**DIRECTIVES:**
1. From the discussion of CPU costs for SQL queries below, extract the passage that begins at the words "This is really" and stops after the words "and sort it.".
2. Please answer from the discussion of CPU costs for SQL queries below: when are the actual instructions that the CPU will execute determined?
-- start of PAGE TEXT --
Theoretically, I should be able to map one SQL query (for example), break it down into everything that a query actually does with a database, and map that into the number of instructions that the CPU actually processes.'

If I were able to figure that out, I could accurately size CPU requirements with the figures to back it up, rather than "guesstimating".

I know about hardware, CISC vs. RISC, and/or gates, clockspeed, cycles, and the classic equations of computing execution time, and have done the research from the application side, but I'm missing the link where the two MATHEMATICALLY meet.

Any help?
 
Run the database software through a debugger and count the number of instructions executed/amount of CPU time used by the process (and on its behalf by the OS) between entering a query and getting the results back. Repeat a lot of times. That would be the most accurate way (unless you have access to the source code). A less sophisticated method would be to time run-throughs of a set database workload; if the entire databse fits in RAM, then the instruction count will be close to the runtime divided by the frequency of the CPU.

It's difficult to give a simple number for the number of instructions, because the CPU may have to do more or less work depending on the complexity of the query and the size of the database (and whether or not stuff is in RAM or has to be fetched from disk, if you have to wait because someone is accessing the same database record, etc.). But the actual instructions that the CPU will execute are determined when the program is compiled.
 
This is really a very difficult thing to estimate.

The amount of work needed to run an SQL query depends on many things - the size and type of the data, availability of RAM, database server load, allowable optimisations (e.g. splitting a single query into multiple threads), ability to cache query plans, etc.

If you are working with large datasets - then disk speed and RAM availability may be more of an issue than CPU. Some more advanced databases will try and estimate CPU and disk times, and play one off against the other to get optimum performance. E.g. if you have fast CPU and slow disk - it may be better to build an ad hoc hashtable to run a query, whereas if you have slow CPU and fast disk it may be better to spool the entire table from disk and sort it.

If a server is busy (lots of concurrent querys / updates, etc.) then each query will require more work than on a lightly loaded server because of the increased workload of maintaining transactions, locks, etc.
-- end of PAGE TEXT --
-- start of RAW DATA --
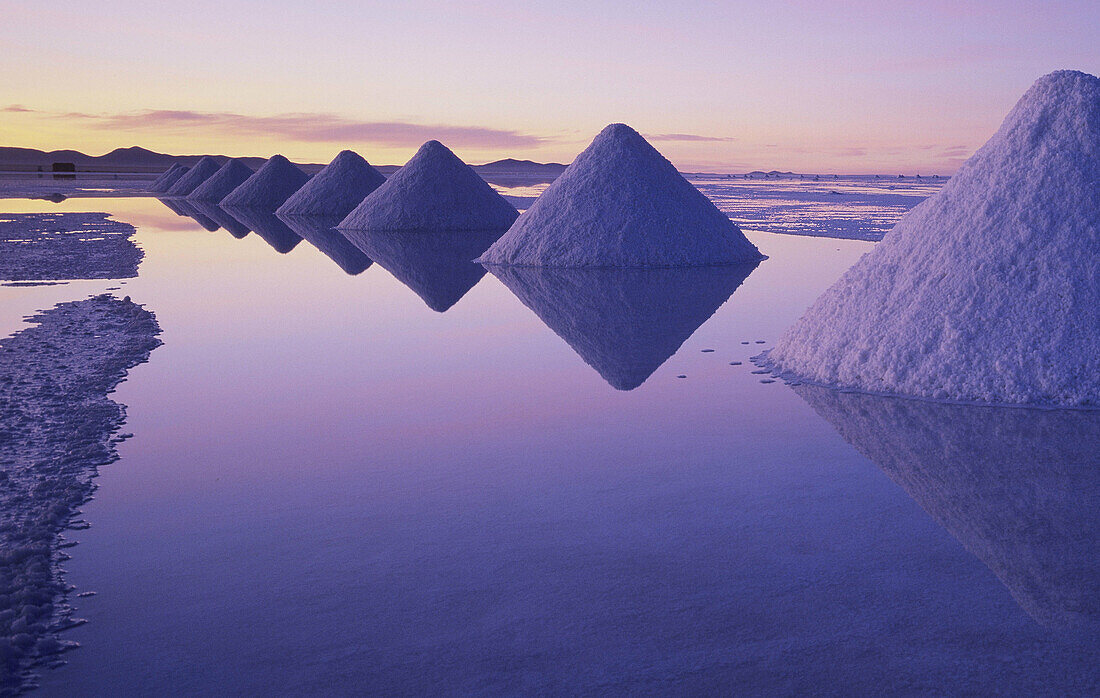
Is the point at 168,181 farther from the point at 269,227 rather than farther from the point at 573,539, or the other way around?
-- end of RAW DATA --
**RESULTS:**
1.
This is really a very difficult thing to estimate.

The amount of work needed to run an SQL query depends on many things - the size and type of the data, availability of RAM, database server load, allowable optimisations (e.g. splitting a single query into multiple threads), ability to cache query plans, etc.

If you are working with large datasets - then disk speed and RAM availability may be more of an issue than CPU. Some more advanced databases will try and estimate CPU and disk times, and play one off against the other to get optimum performance. E.g. if you have fast CPU and slow disk - it may be better to build an ad hoc hashtable to run a query, whereas if you have slow CPU and fast disk it may be better to spool the entire table from disk and sort it.

2. They are determined when the program is compiled.